BohemianRhapsody said:Now in real life we are likely a quite complex, perhaps even embattled person. But, nuance is boring and thus, we throw it out the window and subconsciously (or consciously) select the traits we want to have on full display and convienently cut out what we do not want simply because we CAN.
We do not know these people that well, we put in our little cartoon character-esque avatars onto our little square boxes, we use false handles, we are in a sense, more in control or our identity online than we are of our real life ones.
I disagree.
This format gives us a seemingly endless amount of choices, and those choices taken show much of who the person behind the account is. Interaction also betrays much of who they are, too, by pulling at moments they hadn't written a script for; realness through forced improvisation.
It is through the contradictions of what they choose to show, choose to hide, and can't help but show that expresses much of who a person is. In real life, there's things they can't cover that can actually shroud their truer natures reflexively, while online it's oddly more raw through it's limitations.
Sure facial tics can work as hints of truth vs lies in real life, but in lieu of that we have typing tics or habits that surface as their emotions betray them. Follow their tendencies and you'll learn a lot about the "real" person, as people can't help but be like themselves, limited by the frame of their minds and the experiences they can appropriate for future method acting through similar themes.

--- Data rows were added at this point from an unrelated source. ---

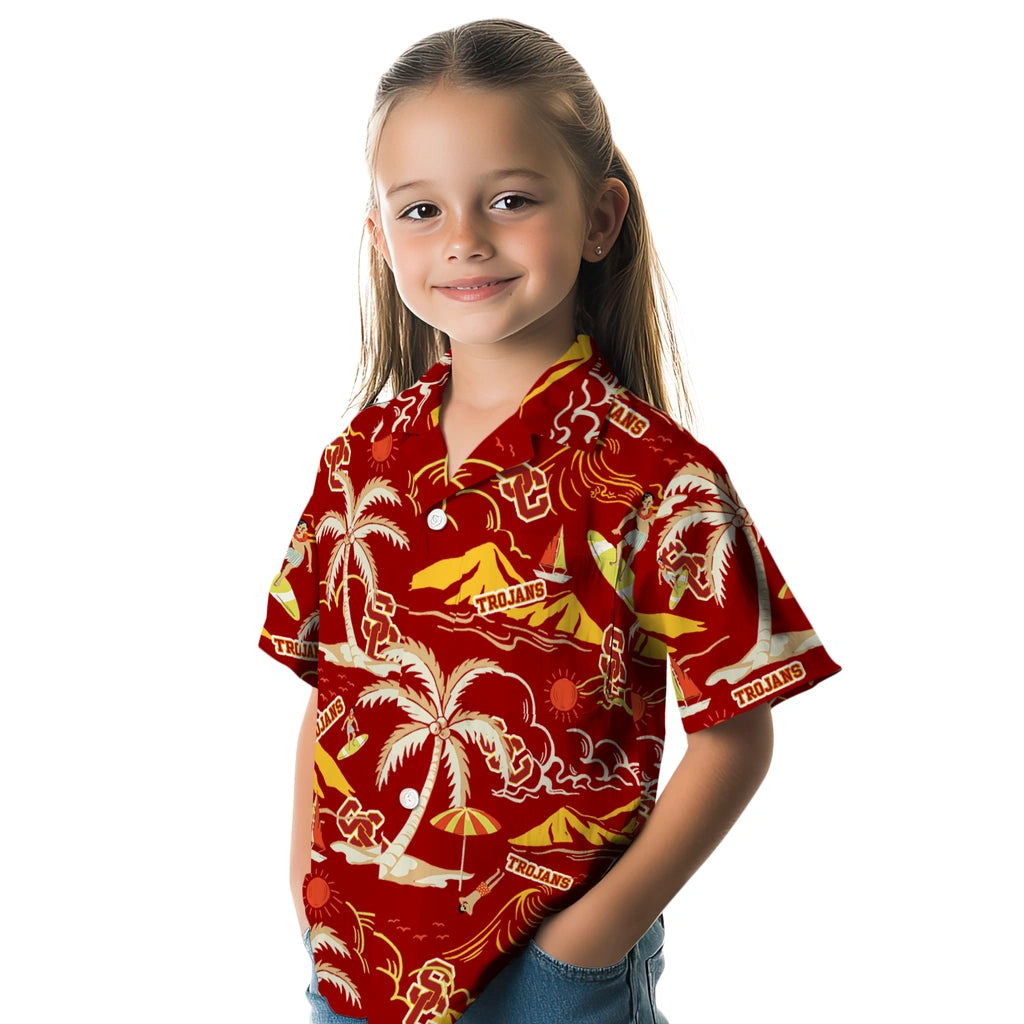 USC Trojans Hawaiian Shirt - Palm Tree Island | Hula Hawaiian Shirts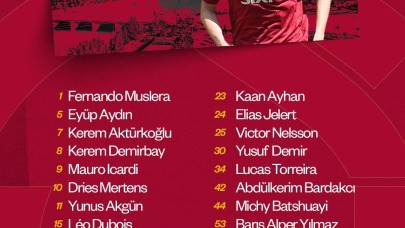 Galatasaray'da Adana Demirspor maçı öncesi kadro şekillendi!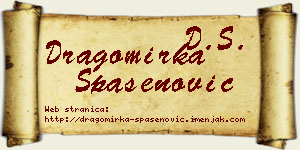 Dragomirka Spasenović vizit kartica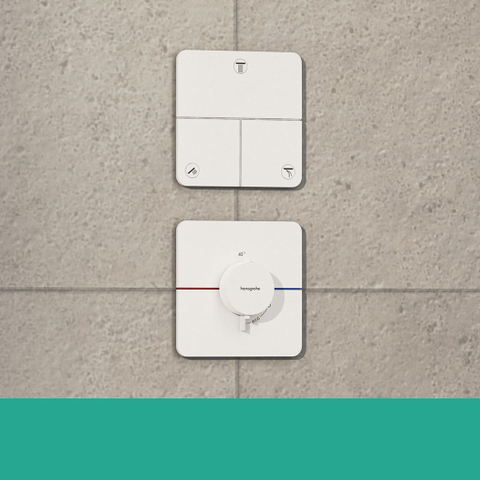 Hansgrohe Showerselect Comfort Q Thermostat encastré mat blanc SW917974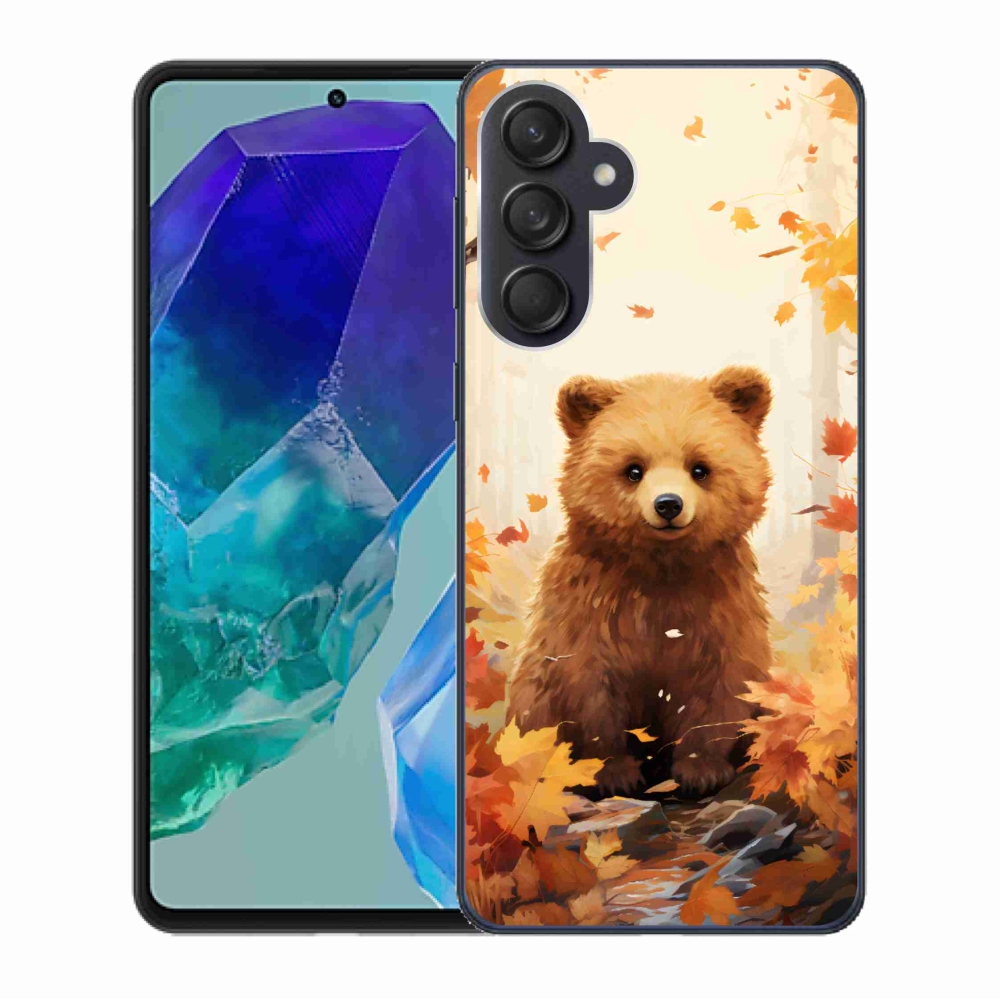 Gelový kryt mmCase na Samsung Galaxy M55 5G - medvěd v lese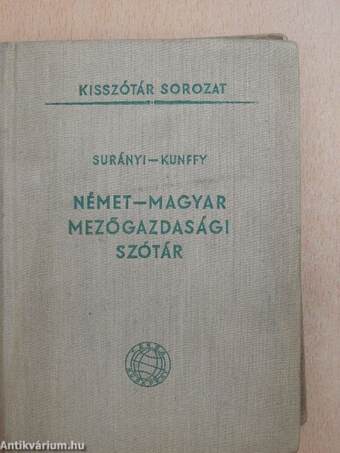 Német-magyar mezőgazdasági szótár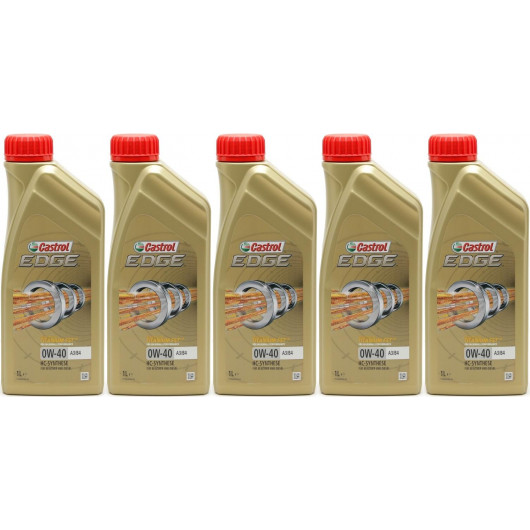 Castrol Edge Fluid Titanium (ex. FST) 0W-40 A3/B4 Motoröl 5x 1l = 5 Liter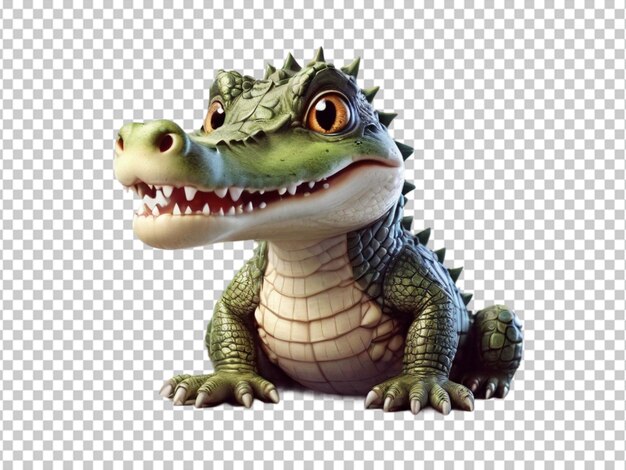 PSD psd de um crocodilo mais bonito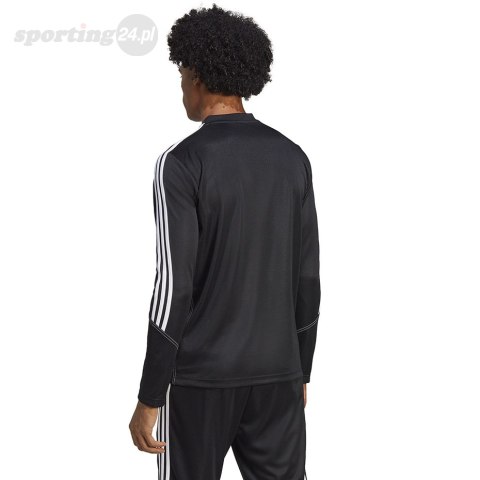 Bluza męska adidas Tiro 23 Club Training Top czarno-biała HS3617 Adidas Bluza męska adidas Tiro 23 Club Training Top czarno-biała HS3617 Adidas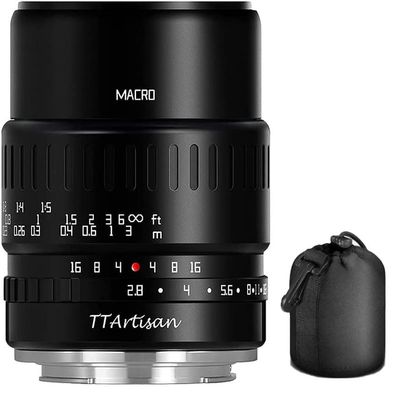 TTArtisan 40mm F2.8 Macro Lens APS-C 1:1 Magnification Macro Lens Manual Focus Compatible with Fuji X-Mount XT10 XT20 XT3 XT30 XT4 XT100 XE3 XA1 XA2 XA3 XPRO2 XS10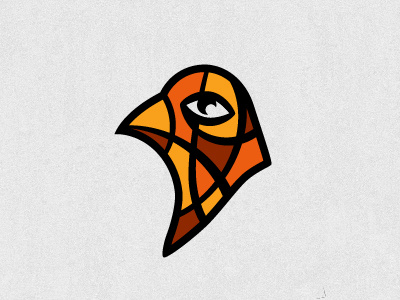 1 of a few icon options for a photographer friend bird black bird cherokee icon illustration indian logo native american stained glass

"Give a man a mask and you'll see his true face." - Oscar Wilde
Now, sit and ask yourself- how many of you cried when Kenny died in South Park numerous times? Nobody!
Funny story: The show tried having Kenny stay dead for a while, replacing him with the likes of Tweek occasionally. There was a pretty widespread protest towards their choice that even made it's way into newspaper articles, eventually culminating with Kenny coming back to life no questions asked (until the Cthulhu episodes anyway).
And SC users, are much like scriptwriters for their own personal characters themselves. So, when you inflict harm on a feller SC-er, or watch it happen to somebody else- it's hard to feel bad for them for the same reason- they were a written up persona and that lack of humanity, an uncanny valley persay- made it very hard to feel any empathy and thus, we fail to comprehend the full human before our eyes due to the script they concocted.
I feel like this about life.
"All the world's a stage,
And all the men and women merely players;
They have their exits and their entrances,
And one man in his time plays many parts,"
- William Shakespear
And as long as everybody keeps up their scripts and continues the repetitive self-flanderization that simulates inhumanity that need not be empathized with- that shall be the nature of this place.
My complaints lately have been around the opposite: People are hiding themselves away too much now.